---------- SUPPLIED RECORDS ----------
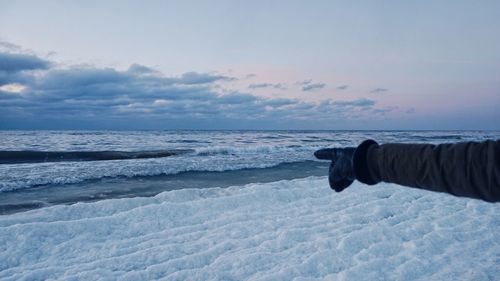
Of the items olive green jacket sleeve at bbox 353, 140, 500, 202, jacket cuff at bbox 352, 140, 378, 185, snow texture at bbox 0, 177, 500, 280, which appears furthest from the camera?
snow texture at bbox 0, 177, 500, 280

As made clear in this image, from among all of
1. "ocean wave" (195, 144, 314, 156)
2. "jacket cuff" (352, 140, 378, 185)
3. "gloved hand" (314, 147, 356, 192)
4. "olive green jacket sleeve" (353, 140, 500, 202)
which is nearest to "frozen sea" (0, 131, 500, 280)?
"gloved hand" (314, 147, 356, 192)

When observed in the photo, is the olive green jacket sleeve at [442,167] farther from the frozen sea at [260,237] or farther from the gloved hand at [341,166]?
the frozen sea at [260,237]

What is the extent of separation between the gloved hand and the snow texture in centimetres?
177

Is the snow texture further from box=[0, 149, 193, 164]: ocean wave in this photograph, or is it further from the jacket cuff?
box=[0, 149, 193, 164]: ocean wave

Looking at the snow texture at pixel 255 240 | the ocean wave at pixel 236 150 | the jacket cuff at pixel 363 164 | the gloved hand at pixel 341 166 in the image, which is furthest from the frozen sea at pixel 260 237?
the ocean wave at pixel 236 150

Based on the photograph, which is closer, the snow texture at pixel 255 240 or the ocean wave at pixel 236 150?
the snow texture at pixel 255 240

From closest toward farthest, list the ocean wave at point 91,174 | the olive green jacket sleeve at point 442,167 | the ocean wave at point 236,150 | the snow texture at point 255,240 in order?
1. the olive green jacket sleeve at point 442,167
2. the snow texture at point 255,240
3. the ocean wave at point 91,174
4. the ocean wave at point 236,150

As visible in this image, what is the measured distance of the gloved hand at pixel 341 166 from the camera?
1.67 metres

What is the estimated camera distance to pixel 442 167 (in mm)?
1179

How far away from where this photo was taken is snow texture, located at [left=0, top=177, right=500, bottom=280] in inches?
135

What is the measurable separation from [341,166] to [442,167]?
588 millimetres

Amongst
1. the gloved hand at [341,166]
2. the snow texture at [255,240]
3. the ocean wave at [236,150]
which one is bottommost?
the ocean wave at [236,150]

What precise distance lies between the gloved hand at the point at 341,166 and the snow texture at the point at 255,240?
1.77 metres

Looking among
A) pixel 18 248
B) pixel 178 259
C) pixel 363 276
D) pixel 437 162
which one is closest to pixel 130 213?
pixel 18 248
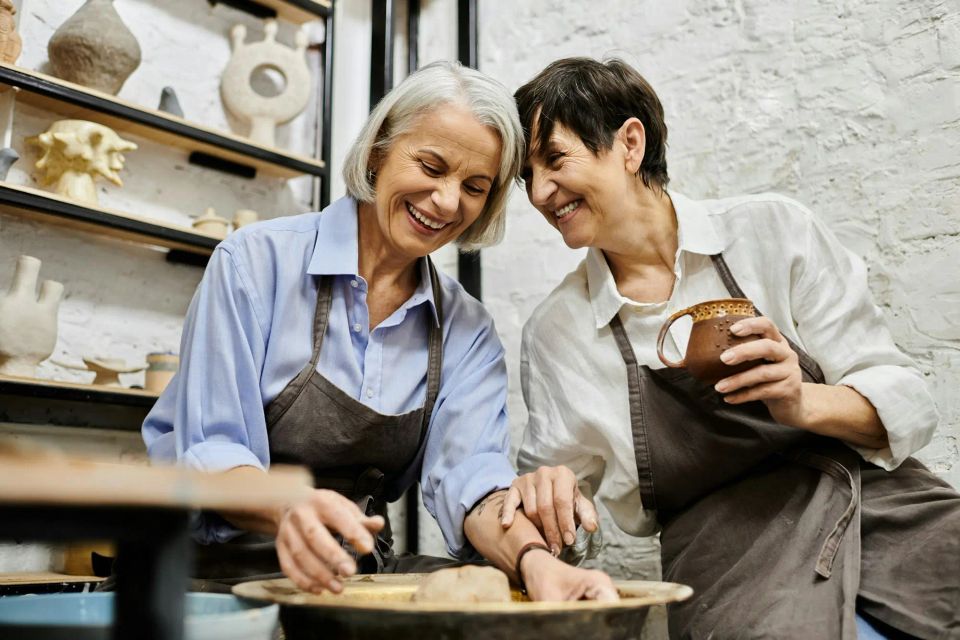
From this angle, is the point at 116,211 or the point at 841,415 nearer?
the point at 841,415

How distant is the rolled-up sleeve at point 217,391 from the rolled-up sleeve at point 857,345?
1.15 meters

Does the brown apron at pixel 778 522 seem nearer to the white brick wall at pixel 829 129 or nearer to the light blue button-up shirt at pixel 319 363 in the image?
the light blue button-up shirt at pixel 319 363

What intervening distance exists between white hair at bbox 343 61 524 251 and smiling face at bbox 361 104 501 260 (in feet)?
0.06

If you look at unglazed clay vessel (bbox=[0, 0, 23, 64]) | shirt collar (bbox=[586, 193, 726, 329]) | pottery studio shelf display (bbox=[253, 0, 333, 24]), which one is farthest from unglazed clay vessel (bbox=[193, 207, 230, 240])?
shirt collar (bbox=[586, 193, 726, 329])

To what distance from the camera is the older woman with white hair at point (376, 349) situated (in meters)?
1.63

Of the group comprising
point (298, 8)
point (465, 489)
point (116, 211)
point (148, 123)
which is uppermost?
point (298, 8)

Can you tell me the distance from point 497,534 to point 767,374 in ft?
1.90

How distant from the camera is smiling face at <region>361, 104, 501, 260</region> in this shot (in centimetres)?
181

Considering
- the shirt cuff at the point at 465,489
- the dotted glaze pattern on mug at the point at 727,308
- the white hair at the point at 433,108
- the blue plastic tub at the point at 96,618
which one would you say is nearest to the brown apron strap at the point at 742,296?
the dotted glaze pattern on mug at the point at 727,308

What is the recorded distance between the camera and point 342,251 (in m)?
1.84

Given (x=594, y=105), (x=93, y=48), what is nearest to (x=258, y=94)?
(x=93, y=48)

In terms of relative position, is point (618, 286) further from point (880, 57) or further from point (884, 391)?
point (880, 57)

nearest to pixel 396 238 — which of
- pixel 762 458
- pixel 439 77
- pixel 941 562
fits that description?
pixel 439 77

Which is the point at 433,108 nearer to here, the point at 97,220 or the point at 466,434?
----------
Reproduce the lines between the line containing "Is the snow" and the line containing "1.15 meters", inclusive, and leave the pictures out of your copy.

Is the snow texture further from box=[0, 149, 193, 164]: ocean wave in this photograph, or is it further from the jacket cuff?
box=[0, 149, 193, 164]: ocean wave

Looking at the snow texture at pixel 255 240 | the ocean wave at pixel 236 150 | the jacket cuff at pixel 363 164 | the gloved hand at pixel 341 166 in the image, which is furthest from the frozen sea at pixel 260 237?
the ocean wave at pixel 236 150

Based on the photograph, which is closer, the snow texture at pixel 255 240 or the ocean wave at pixel 236 150?
the snow texture at pixel 255 240

From closest toward farthest, list the ocean wave at point 91,174 | the olive green jacket sleeve at point 442,167 | the ocean wave at point 236,150 | the snow texture at point 255,240 in order?
1. the olive green jacket sleeve at point 442,167
2. the snow texture at point 255,240
3. the ocean wave at point 91,174
4. the ocean wave at point 236,150

As visible in this image, what is the measured distance of the gloved hand at pixel 341 166 from the camera?
1.67 metres

What is the estimated camera distance to pixel 442 167 (in mm)?
1179

How far away from where this photo was taken is snow texture, located at [left=0, top=177, right=500, bottom=280] in inches?
135

What is the measurable separation from [341,166] to [442,167]?
588 millimetres

Amongst
1. the gloved hand at [341,166]
2. the snow texture at [255,240]
3. the ocean wave at [236,150]
which one is bottommost?
the ocean wave at [236,150]

What precise distance lies between the gloved hand at the point at 341,166 and the snow texture at the point at 255,240?
1.77 metres

Looking among
A) pixel 18 248
B) pixel 178 259
C) pixel 363 276
D) pixel 437 162
which one is closest to pixel 130 213?
pixel 18 248
From this angle, is the point at 116,211 or the point at 841,415 nearer?
the point at 841,415

How distant is the rolled-up sleeve at point 217,391 from the rolled-up sleeve at point 857,345?
1.15 meters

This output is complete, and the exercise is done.